The launch of the new Domainz Registry System is in disarray.
Nearly a week after the changeover from the old registry database at Waikato University began, the .nz country code domain does not have a reliable domain name registry.
The DRS was due to come online on Monday and eventually arrived on Wednesday afternoon but since then it has suffered a string of technical, operation and - in some eyes - philosophical problems.
Last night, the Web-based part of the new registry system, which has been developed on a Microsoft platform by the Advantage Group-owned Glazier Systems, was still offline.
Names can still be registered using new automated email templates, but there seems to be some confusion about these. ISPs are understood to have been co-operating on workarounds for domains that need to be moved between them, rather than trying to change details in the registry.
In a posting to the Isocnz-l mailing list, Mike Bennett, technical director of Wairarapa Internet services company Silicon Blue, said he had been unable to obtain the new email templates, despite requesting them from Domainz three times.
Bennett said he had been invited to one of the confidential registrar briefings held by Domainz, where documentation on the new system was provided, but "since I don't live in one of the main centres where these conferences were held and would incur significant cost in time and money to attend, I asked on two occasions for some indication of what sort of information would be presented and what level of customer it would be pitched at.
"The reply was essentially: 'It is confidential. Turn up and find out.'"
Since the site went live on Wednesday, some name holders have been unable to log in to the new registry, either immediately after entering their old authorisation keys or when prompted by an automatic email to return and alter their passwords. Such attempts today have been met with the message "Microsoft VBScript runtime error '800a01a8'".

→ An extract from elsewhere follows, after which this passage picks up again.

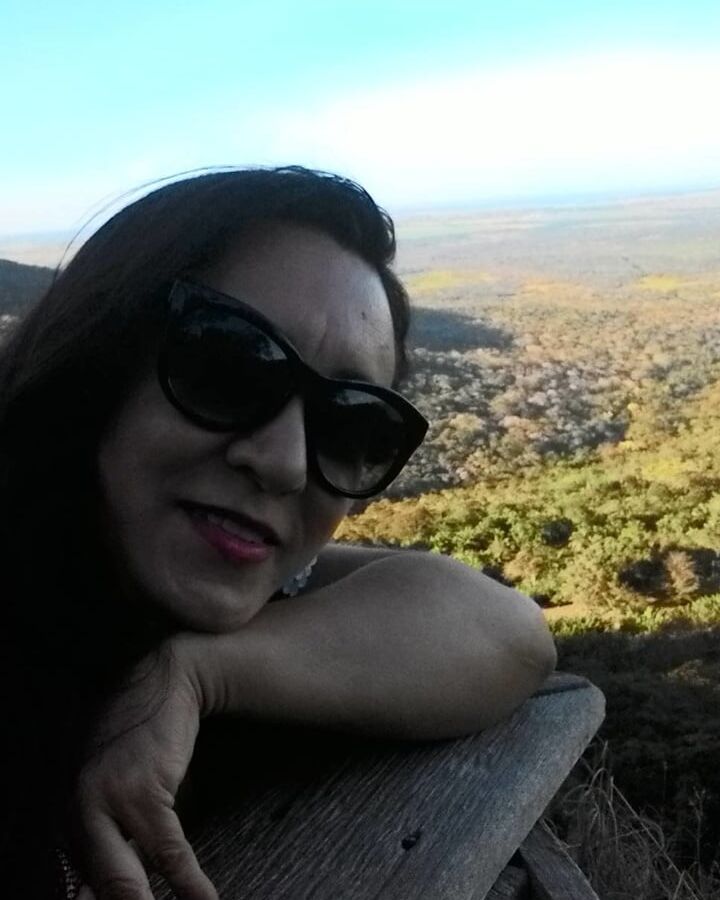 Gorgeous milf sunglasses fetish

Domainz' Maria Arnott says that if those affected cannot log in within the 48-hour deadline for new passwords to be specified, passwords can be reset.
Later yesterday afternoon, the site began reporting SQL Server timeout errors, apparently because of overloading, and then went off air altogether.

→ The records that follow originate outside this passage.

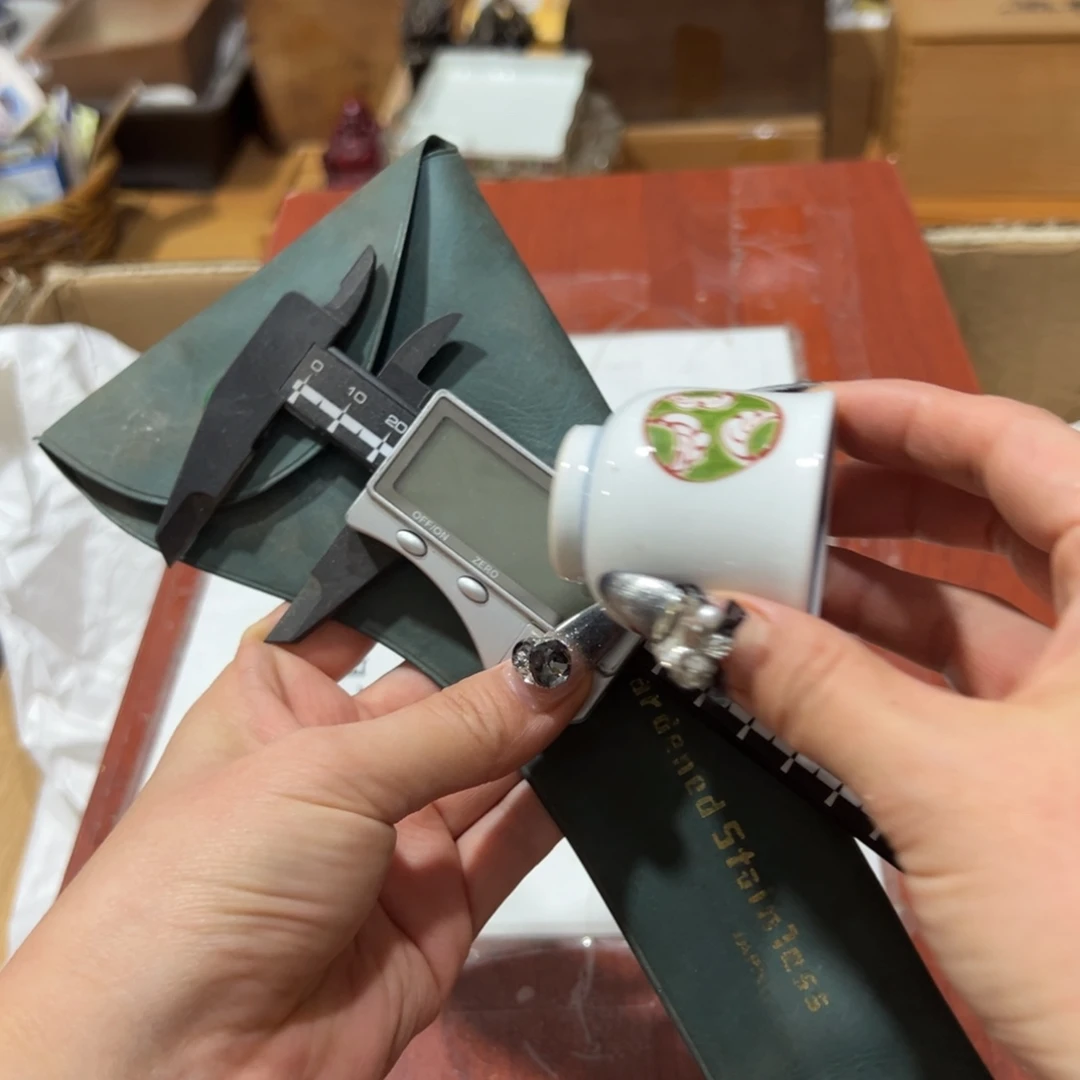 好看的瓷器小杯杯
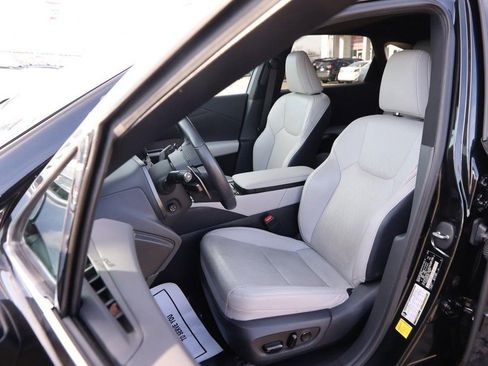 Used 2016 Ford F150 XLT w/ XTR Package image 24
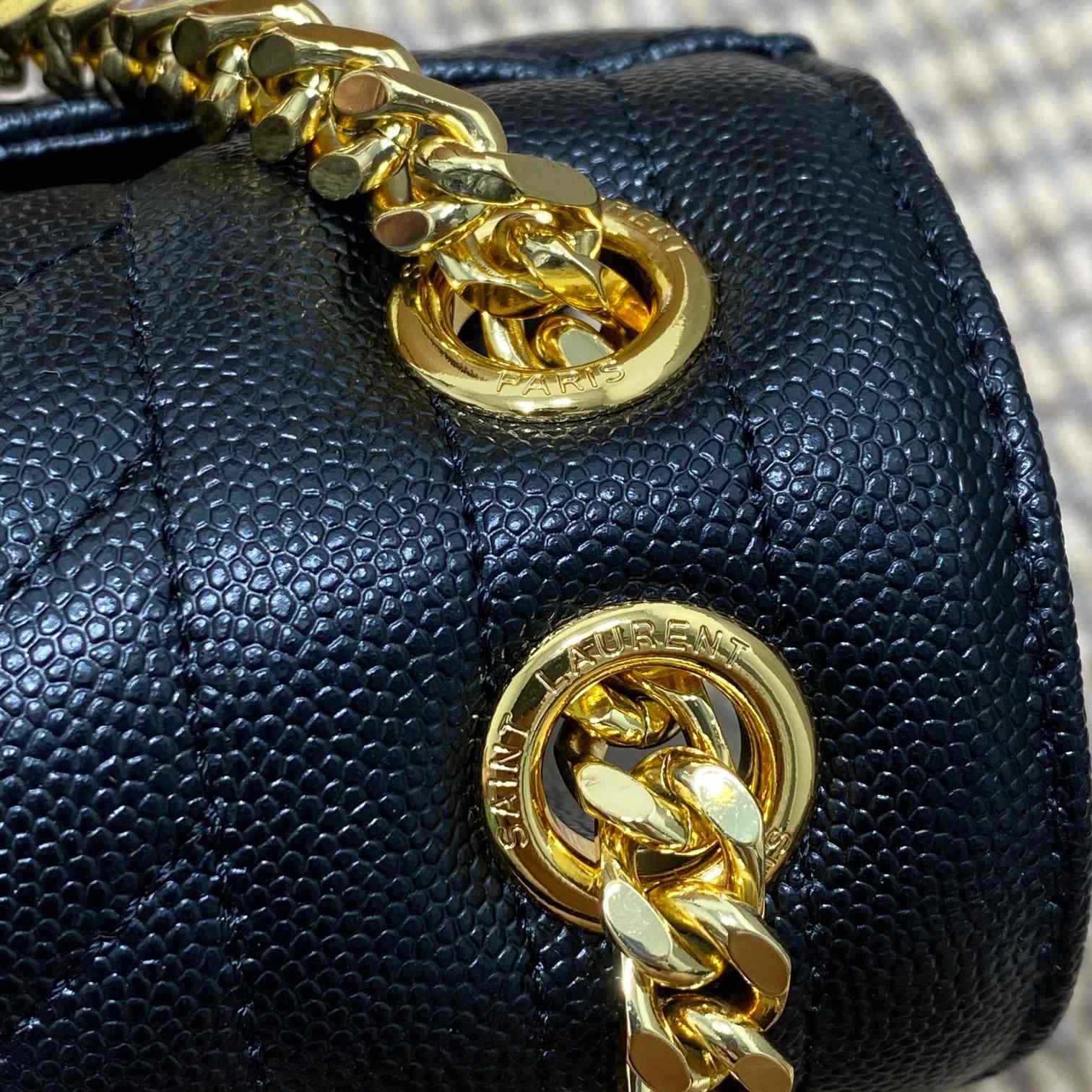 Saint Laurent Leather Shoulder Bag (31x21x7cm) - DopestKickz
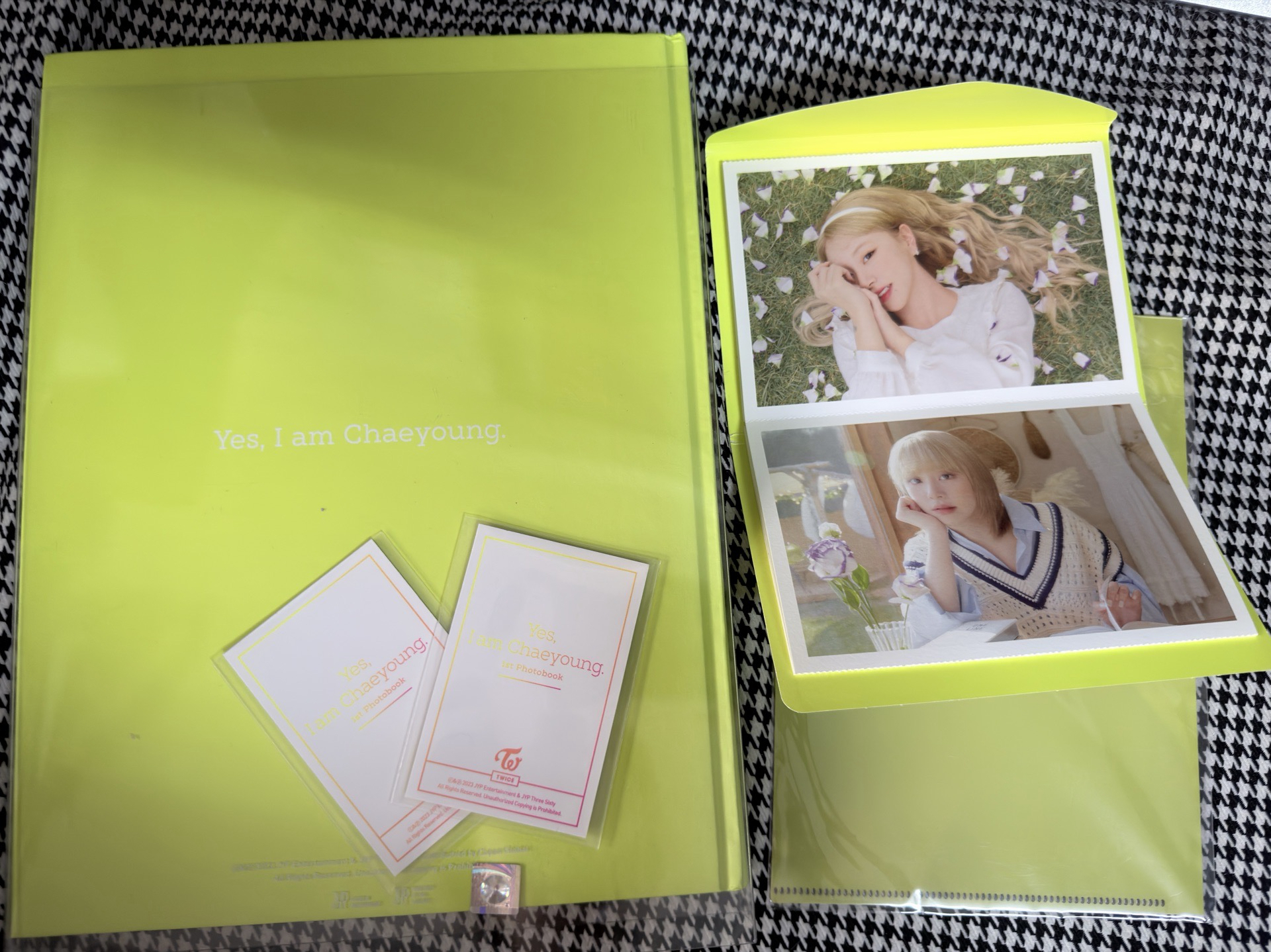 (現貨有特典）Twice Yes,I am Chaeyoung 彩瑛 寫真書 寫真集 小卡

The process of exchanging old keys for new IDs has thrown up another, potentially serious, issue. The DRS assigns the title of "registrar" to companies providing name service - fulfilling the standard technical requirement to list the name on at least two Internet domain name servers.
Where the old system provided an authorisation key unique to each name, which was required to alter domain details, the DRS provides global logins that give each registrar global access to all the names for which it provides service - whether or not it had authority to administer the domain under the old system.
To further muddy the waters, Domainz appears to have assigned domain name holders to certain registrars without checking with the holders themselves. Independent consultant Joe Abley cites his own domain as an example:
"I run it off my name servers, yet Domainz assigned it to Clear Net, which means ClearNet could go in and change details on my domain without my being consulted," he says.
Abley says Domainz changed the listing as soon as he pointed it out to them - but changed the information without checking his identity.
Domainz also yesterday removed a feature which saw anyone who used the new site to check whether a name was available presented with a long list of "registrars" including many companies - such as Fletcher Challenge and IDG Communications - that have no interest in registering domain names for third parties. Schools, councils and individuals were also listed.
In place of the list the page now says: "If you are interested in registering the domain name your current Internet Service Provider should be able to assist."